Mortgage rates remained at recent lows today, as underlying bond markets strengthened.  For US Treasuries, this brought rates to new multi-month lows.  Mortgage-backed bonds, on the other hand, simply returned in line with the best levels of the week.  That allowed mortgage lenders to continue offering the best rates of the week (also the best rates in more than year!).

For most of 2019, rates have remained locked in a narrow range.  The past few days have done more than any others to challenge that range, but it will likely take friendly words from the Fed next Wednesday to fuel any further improvement. 

With that in mind, I'd say that much of the recent strength in rates is based on hopes for friendly central bank policies.  There's always a risk that the Fed isn't quite ready to say what markets are hoping they'll say.  If that's the case, we could see rates retreat back into the previous range.  Either way, next week presents a bigger risk/reward scenario in terms of how far rates could move.


Loan Originator Perspective

Bonds gained ground again today, as rates continued near 14 month lows.  Treasuries have profited more than MBS in our recent rally, you'd hope the two will equalize soon.  At any rate, I'm only locking loans within 30 days of closing, for risk averse borrowers.  Looks like the trend may be our friend for now. -Ted Rood, Senior Originator


Today's Most Prevalent Rates

  • 30YR FIXED - 4.375%
  • FHA/VA - 4.0-4.125%
  • 15 YEAR FIXED - 4.0 - 4.125%
  • 5 YEAR ARMS -  4.25 - 4.625% depending on the lender


Ongoing Lock/Float Considerations
 

  • Headwinds that had plagued rates for most of the past 2 years began to die down in late 2018.  A rapid decline in the stock market certainly helped drive investors into bonds (which helps rates) Highest rates in more than 7 years in Oct/Nov.  8-month lows by the end of the year

  • This is a bit of a crossroads.
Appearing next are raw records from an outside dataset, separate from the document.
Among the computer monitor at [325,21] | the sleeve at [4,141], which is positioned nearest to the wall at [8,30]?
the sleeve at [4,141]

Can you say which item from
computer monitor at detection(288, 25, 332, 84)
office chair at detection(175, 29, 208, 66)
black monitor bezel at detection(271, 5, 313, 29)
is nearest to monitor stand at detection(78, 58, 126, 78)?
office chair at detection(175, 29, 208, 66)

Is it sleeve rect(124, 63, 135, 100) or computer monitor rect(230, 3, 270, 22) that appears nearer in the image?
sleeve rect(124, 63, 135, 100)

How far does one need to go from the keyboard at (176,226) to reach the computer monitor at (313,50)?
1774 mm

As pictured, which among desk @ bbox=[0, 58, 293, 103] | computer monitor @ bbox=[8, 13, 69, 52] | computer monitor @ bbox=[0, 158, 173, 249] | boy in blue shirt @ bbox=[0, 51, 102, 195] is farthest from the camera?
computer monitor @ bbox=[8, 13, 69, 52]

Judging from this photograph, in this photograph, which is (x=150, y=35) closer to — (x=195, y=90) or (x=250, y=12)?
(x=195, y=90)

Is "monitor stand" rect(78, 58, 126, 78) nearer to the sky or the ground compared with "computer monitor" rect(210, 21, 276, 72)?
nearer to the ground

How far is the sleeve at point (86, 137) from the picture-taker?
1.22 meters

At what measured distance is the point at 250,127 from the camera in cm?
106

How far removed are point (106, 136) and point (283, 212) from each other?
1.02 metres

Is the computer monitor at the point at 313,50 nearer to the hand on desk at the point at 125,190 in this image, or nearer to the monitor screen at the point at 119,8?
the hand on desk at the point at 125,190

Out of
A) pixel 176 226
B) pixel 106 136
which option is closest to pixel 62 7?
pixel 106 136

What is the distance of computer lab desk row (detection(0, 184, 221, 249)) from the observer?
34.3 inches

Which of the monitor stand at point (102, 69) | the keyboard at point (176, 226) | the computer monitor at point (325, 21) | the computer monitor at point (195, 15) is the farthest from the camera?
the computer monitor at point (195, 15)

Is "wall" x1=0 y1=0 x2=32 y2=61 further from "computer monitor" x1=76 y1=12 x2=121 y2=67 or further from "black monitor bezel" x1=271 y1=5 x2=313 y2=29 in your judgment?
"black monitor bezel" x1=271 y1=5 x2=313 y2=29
The rising rate environment could flare up again.  We may look back at Oct/Nov and see a long-term ceiling, or we may look back at early December and see a temporary correction before more pain. 

  • Either way, late 2018 was a sign that rates are willing to take opportunities presented to them.  From here, it will be up to economic data, fiscal policies, and the stock market to decide on the next set of opportunities.  The rougher the overall outlook, the better interest rates tend to do.
  • Rates discussed refer to the most frequently-quoted, conforming, conventional 30yr fixed rate for top tier borrowers among average to well-priced lenders.  The rates generally assume little-to-no origination or discount except as noted when applicable.  Rates appearing on this page are "effective rates" that take day-to-day changes in upfront costs into consideration.